If artificially created defects differ in relevant characteristics - such as texture, reflectivity, contrast, size, movement behavior, or other optical or physical dimensions - there is a risk that the neural network learns to use the specific characteristics resulting from the artificial manufacturing process for differentiation, rather than evaluating the representation of the actual defect itself.
In conventional rule-based image processing systems, the risk of overfitting to specific characteristics is generally lower, as the vision engineer typically designs the algorithm to assess potential defects based on relatively independent and simple image features, such as size, contrast, grayscale values, morphology, or similar parameters. These approaches are generally less selective and may be less suitable for highly challenging inspection tasks, but they often demonstrate greater robustness with regard to variations and realism drifts within artificially created test kits.

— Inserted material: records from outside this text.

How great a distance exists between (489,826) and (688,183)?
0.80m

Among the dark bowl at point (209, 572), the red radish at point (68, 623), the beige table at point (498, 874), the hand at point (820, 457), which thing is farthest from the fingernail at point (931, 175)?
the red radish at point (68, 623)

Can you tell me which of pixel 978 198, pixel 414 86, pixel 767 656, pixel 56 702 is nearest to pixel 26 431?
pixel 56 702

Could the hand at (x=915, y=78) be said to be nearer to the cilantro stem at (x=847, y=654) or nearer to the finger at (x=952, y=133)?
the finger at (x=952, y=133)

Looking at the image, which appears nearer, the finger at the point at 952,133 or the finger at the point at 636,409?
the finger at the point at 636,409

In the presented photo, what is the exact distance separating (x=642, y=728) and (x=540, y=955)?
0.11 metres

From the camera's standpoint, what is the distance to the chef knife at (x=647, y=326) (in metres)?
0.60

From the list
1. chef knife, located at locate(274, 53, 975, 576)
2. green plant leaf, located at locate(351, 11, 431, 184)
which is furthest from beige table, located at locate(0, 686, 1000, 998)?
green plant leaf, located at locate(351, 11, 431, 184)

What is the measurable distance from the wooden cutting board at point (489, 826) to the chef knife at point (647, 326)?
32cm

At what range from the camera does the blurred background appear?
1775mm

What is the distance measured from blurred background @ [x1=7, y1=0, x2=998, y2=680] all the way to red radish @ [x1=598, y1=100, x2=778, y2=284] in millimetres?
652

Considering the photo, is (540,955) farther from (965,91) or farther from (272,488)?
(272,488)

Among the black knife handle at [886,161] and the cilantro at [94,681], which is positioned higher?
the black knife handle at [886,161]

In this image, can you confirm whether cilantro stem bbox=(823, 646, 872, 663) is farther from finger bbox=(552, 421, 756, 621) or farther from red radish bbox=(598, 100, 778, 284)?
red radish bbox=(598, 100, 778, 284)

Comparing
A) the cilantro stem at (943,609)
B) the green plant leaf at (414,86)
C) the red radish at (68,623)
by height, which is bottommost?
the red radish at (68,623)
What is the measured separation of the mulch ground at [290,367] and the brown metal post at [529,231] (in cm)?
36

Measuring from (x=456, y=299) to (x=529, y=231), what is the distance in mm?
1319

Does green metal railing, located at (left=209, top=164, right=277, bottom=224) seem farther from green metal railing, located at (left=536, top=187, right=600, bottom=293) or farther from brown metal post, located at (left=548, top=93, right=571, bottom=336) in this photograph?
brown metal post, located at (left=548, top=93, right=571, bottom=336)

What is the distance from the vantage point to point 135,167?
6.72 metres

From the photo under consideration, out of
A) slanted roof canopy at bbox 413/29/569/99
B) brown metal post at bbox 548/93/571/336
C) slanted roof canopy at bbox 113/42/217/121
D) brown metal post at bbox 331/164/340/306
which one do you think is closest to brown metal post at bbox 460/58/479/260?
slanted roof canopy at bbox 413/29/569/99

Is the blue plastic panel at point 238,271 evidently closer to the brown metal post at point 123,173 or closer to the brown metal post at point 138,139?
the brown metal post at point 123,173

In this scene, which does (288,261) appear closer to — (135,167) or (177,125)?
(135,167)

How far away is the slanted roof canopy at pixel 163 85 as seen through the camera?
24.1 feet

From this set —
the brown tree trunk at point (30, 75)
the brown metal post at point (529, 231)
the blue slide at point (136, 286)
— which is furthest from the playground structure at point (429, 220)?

Nevertheless, the assessment of the suitability of a test kit for the intended application remains a quality-relevant requirement. For example, it is evident that the detection of particles may be directly influenced by factors such as viscosity, turbidity, and fill height of the solution, as well as by the contrast and size of the particles themselves.
The suitability of artificially created kits should therefore always be evaluated and appropriately documented with consideration of the described inspection risks and the inspection technology used, particularly with regard to optical, physical, and mechanical behavior in comparison to real production material.
In summary, the decisive factor is not whether the test set contains artificially created or real samples taken from production, but whether it reliably represents the real-world behavior of the final drug product in relation to the selected inspection strategy.
Q: Should automated systems be qualified against fixed acceptance criteria, or should they only be compared to human inspection performance?
A: According to EU GMP Annex 1, automated inspection systems must be equal to or better than manual inspection.
If human operators are qualified against predefined acceptance criteria, it is reasonable and consistent to apply similar qualification principles to machines. However, it must be understood that qualification represents only a snapshot of performance at a specific point in time. Long-term process reliability depends much more on continuous monitoring, trending analysis, and robust process control than on a one-time qualification exercise. Qualification is necessary, but ongoing process oversight should be rated even more important.